A video has been viewed hundreds of thousands of times in Facebook and TikTok posts that claim it shows a burning village in Myanmar in October 2021. However, the video — which social media users mistook for a Burmese army attack on Thantlang town — shows a fire in Cambodia in 2019.
The video, which shows plumes of smoke rising from burning buildings, was shared on October 31 in a Facebook post, where it has been viewed more than 290,000 times.
After around thirty seconds, the video cuts to a different clip of people crying.
The Facebook post features Burmese-language hashtags which read: “#HappeningRightNowinReality” and “#InMyanmar”.
The post circulated as local media and witnesses reported that junta troops shelled the town of Thantlang after a confrontation with a local defense force.
A fire then engulfed the town, destroying dozens of homes and structures.

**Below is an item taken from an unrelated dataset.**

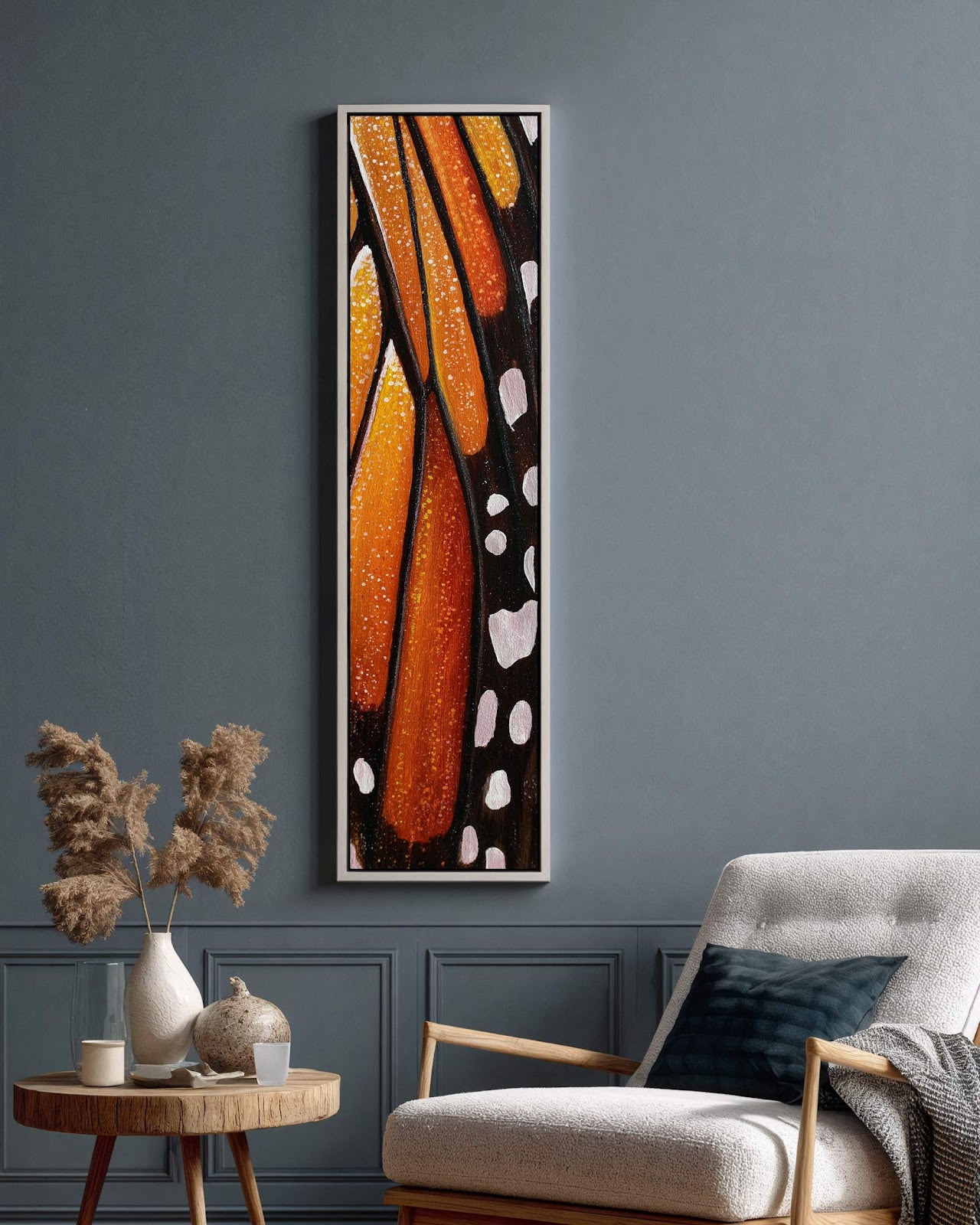 Vertical canvas wall art in interior setting.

AFP could not independently verify the reports from the remote region.
So-called “people’s defense forces” (PDF) have sprung up across the country to take on the junta — which seized power in February’s coup — escalating attacks and bloody reprisals.

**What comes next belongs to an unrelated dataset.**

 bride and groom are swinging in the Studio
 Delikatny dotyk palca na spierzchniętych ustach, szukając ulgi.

“I am so sorry we can’t do anything for Thantlang except speak out”, one social media user commented on the Facebook post.
The same video was shared in similar posts on Facebook and and on TikTok.

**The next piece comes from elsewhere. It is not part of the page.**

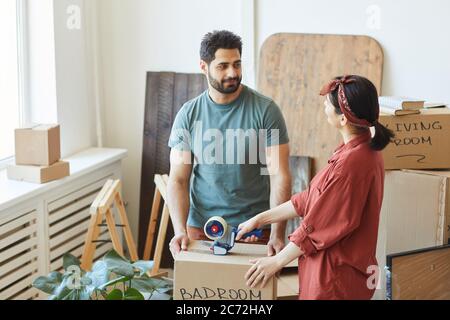 Young couple packing things in cardboard boxes and discussing something during moving in new apartment Stock Photo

However, the video has been shared in the wrong context.
Keyword searches found the clip of the buildings on fire posted on Facebook on October 31, 2019 by a Cambodia-based account.
The video’s Khmer-language caption reads: “Fire occurs at Loeu Market in Kampong Som”.
Kampong Som is a coastal city in Cambodia.
An AFP journalist in Phnom Penh said that people in the video can be heard speaking in Khmer.
Identical images of the fire were published in a report by Cambodian news site Knongsrok on the same day.
“Breaking news: please help to share! This time, Loeu Market was destroyed by fire seriously!” the report reads.
AFP ran keyword searches on the latter part of the video, which shows people crying, and found it circulating online months before the reported attack in Thantlang town in October.
The clip was shared on May 5 in a Burmese-language Facebook post that reads: “On May 2, 2021, RCSS destroyed 44 houses in Manli village in Namtu township”.
RCSS refers to Restoration Council of Shan State, an ethnic armed organisation based in eastern Myanmar.
RCSS forces clashed with the ethnic militia Ta’ang National Liberation Army in May in Namtu township, The Irrawaddy reported.